Gather every line in the items below that contains the word "closest", and copy each such line in full.

## BEGIN

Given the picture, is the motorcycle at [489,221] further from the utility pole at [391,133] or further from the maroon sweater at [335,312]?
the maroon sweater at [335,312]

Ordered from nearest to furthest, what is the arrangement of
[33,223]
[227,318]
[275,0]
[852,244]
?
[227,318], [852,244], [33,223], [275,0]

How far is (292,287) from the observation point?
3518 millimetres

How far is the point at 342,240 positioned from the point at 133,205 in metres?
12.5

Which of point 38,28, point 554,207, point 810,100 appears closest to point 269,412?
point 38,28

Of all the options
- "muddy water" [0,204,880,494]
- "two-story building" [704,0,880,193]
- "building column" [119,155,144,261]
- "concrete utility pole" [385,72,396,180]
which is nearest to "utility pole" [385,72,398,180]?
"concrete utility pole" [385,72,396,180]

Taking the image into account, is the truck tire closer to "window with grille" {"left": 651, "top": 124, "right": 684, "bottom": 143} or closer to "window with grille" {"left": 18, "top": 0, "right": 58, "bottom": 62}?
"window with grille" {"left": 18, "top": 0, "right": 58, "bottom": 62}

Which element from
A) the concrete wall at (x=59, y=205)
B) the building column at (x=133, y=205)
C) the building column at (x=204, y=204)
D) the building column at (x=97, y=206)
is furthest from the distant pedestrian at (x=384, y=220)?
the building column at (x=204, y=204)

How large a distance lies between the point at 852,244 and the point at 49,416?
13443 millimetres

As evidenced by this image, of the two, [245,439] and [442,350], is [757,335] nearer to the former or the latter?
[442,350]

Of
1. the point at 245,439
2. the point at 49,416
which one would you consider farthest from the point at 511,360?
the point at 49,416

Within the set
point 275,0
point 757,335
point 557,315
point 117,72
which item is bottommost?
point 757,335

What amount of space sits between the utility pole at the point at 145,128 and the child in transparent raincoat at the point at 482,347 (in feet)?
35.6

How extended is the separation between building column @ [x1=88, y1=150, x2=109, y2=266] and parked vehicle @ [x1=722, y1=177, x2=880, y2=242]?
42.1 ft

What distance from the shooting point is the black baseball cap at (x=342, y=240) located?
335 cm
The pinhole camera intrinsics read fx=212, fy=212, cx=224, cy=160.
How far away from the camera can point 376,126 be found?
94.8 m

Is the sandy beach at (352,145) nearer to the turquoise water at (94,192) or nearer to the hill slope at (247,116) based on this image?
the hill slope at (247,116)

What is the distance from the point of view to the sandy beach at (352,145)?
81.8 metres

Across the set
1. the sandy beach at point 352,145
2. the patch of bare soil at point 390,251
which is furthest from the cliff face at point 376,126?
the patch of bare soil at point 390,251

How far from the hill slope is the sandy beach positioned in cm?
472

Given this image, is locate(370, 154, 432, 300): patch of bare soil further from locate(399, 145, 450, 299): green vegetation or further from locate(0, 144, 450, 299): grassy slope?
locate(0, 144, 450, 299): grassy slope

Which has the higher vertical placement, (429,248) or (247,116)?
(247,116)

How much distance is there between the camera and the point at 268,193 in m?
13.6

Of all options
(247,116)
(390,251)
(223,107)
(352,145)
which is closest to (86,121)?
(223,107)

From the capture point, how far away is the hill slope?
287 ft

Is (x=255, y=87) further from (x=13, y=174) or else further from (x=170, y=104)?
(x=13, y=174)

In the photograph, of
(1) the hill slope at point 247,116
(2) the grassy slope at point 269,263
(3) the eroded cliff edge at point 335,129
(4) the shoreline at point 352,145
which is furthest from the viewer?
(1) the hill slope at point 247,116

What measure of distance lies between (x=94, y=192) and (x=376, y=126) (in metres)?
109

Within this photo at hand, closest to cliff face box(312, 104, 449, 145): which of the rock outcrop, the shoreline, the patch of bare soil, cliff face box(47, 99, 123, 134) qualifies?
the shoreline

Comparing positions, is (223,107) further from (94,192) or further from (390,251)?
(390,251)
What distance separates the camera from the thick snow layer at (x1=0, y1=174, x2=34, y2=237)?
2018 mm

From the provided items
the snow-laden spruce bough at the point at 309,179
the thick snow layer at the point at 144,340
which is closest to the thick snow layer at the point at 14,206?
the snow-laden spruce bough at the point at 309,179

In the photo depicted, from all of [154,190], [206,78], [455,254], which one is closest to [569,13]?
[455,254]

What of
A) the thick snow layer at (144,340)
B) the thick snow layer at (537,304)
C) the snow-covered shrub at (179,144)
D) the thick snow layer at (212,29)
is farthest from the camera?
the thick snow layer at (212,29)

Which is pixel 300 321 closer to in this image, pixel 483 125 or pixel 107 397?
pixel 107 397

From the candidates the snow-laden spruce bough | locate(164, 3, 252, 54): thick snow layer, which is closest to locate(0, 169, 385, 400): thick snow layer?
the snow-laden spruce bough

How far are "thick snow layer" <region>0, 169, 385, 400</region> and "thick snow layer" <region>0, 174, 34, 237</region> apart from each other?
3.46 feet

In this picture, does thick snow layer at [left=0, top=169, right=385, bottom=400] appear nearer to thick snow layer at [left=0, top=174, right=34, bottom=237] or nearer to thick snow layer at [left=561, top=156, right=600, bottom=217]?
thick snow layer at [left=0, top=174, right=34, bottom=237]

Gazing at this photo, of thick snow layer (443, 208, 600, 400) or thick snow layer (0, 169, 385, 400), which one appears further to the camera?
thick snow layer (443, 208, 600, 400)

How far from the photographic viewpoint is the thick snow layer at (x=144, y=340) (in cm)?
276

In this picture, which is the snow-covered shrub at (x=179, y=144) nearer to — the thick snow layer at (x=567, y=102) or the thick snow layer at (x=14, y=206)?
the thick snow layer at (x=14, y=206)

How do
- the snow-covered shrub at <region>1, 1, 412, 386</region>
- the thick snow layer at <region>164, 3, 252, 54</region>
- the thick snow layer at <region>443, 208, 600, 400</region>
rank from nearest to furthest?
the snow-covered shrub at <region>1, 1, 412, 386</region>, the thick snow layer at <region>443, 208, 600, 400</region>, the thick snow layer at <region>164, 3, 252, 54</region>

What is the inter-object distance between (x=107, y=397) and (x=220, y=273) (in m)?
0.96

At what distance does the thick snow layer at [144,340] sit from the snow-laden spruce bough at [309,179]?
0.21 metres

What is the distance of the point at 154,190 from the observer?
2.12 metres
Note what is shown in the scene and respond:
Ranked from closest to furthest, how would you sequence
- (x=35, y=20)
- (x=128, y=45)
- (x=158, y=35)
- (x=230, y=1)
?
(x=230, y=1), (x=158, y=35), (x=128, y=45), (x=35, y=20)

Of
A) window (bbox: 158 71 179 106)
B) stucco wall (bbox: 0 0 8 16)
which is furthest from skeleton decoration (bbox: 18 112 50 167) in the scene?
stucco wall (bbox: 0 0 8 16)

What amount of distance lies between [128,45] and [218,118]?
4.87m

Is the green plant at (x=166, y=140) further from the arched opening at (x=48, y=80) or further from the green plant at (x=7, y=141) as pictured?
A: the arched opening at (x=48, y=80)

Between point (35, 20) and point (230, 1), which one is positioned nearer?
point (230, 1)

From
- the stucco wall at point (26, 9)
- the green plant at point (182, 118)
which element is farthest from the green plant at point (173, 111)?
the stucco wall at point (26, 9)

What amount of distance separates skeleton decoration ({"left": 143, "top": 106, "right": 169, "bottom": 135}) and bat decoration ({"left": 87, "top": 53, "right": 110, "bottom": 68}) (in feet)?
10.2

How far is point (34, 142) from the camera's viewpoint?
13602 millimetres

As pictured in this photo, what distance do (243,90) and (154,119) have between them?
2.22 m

## END
## BEGIN

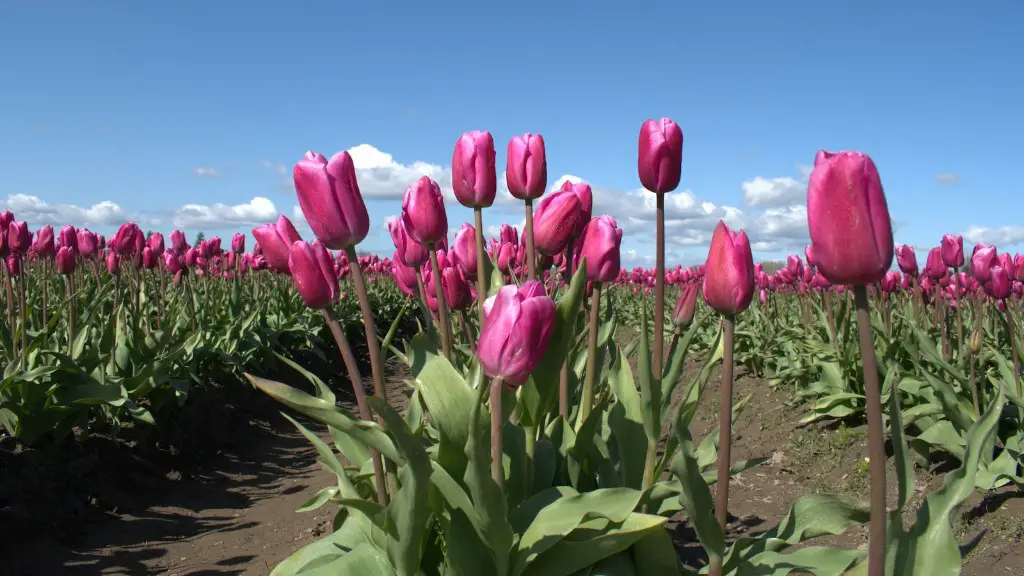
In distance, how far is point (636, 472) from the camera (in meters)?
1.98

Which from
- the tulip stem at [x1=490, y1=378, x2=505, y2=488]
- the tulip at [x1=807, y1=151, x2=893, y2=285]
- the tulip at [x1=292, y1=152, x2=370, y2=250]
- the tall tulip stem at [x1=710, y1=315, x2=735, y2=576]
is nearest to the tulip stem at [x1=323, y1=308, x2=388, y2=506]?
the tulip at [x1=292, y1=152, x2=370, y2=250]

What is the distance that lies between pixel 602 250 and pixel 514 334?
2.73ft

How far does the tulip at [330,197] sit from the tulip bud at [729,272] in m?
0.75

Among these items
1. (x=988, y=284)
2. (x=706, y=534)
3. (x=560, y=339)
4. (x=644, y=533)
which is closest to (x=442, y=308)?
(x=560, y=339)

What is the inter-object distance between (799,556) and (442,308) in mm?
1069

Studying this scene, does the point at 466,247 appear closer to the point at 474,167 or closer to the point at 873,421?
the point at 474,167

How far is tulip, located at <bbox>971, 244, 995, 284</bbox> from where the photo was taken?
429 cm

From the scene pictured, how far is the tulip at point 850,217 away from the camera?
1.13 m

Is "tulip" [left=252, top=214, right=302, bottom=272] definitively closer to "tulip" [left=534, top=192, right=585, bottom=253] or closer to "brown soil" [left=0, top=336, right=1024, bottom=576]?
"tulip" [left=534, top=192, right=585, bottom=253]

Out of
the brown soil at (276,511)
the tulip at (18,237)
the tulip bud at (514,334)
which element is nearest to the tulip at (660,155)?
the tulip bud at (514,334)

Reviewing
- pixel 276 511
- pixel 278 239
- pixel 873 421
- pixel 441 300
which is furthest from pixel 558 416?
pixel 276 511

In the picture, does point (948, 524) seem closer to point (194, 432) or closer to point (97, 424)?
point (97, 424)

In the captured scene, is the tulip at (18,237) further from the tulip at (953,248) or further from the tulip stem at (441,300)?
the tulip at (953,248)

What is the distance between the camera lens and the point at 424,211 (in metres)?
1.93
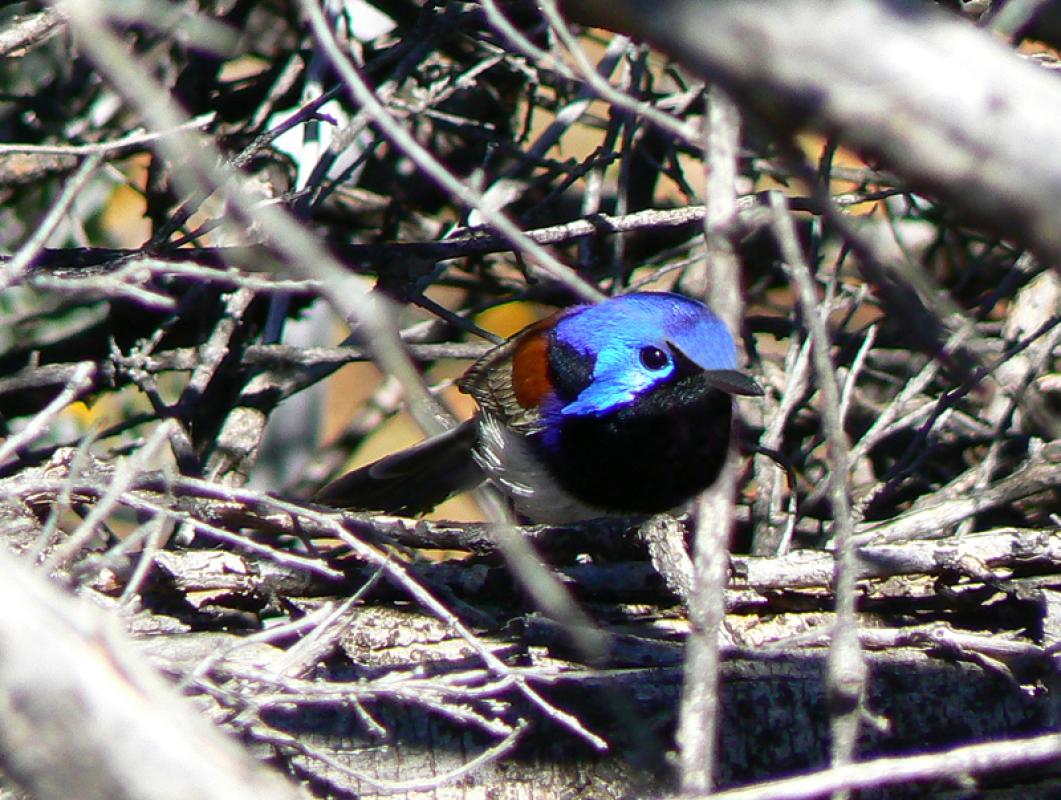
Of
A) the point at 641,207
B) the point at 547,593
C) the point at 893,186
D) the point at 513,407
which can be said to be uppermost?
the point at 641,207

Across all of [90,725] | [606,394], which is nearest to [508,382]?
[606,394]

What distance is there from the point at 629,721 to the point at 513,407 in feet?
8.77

## END

## IN RESPONSE
Which of point 38,28, point 554,207, point 810,100 appears closest to point 269,412?
which is closest to (86,121)?
Within this photo at hand, closest to cliff face box(312, 104, 449, 145): which of the rock outcrop, the shoreline, the patch of bare soil, cliff face box(47, 99, 123, 134) qualifies?
which is closest to the thick snow layer at the point at 14,206?
In the photo depicted, from all of [154,190], [206,78], [455,254], which one is closest to [569,13]?
From the candidates the snow-laden spruce bough | locate(164, 3, 252, 54): thick snow layer, which is closest to locate(0, 169, 385, 400): thick snow layer?
Ranked from closest to furthest, how would you sequence
which is closest to (x=442, y=308)?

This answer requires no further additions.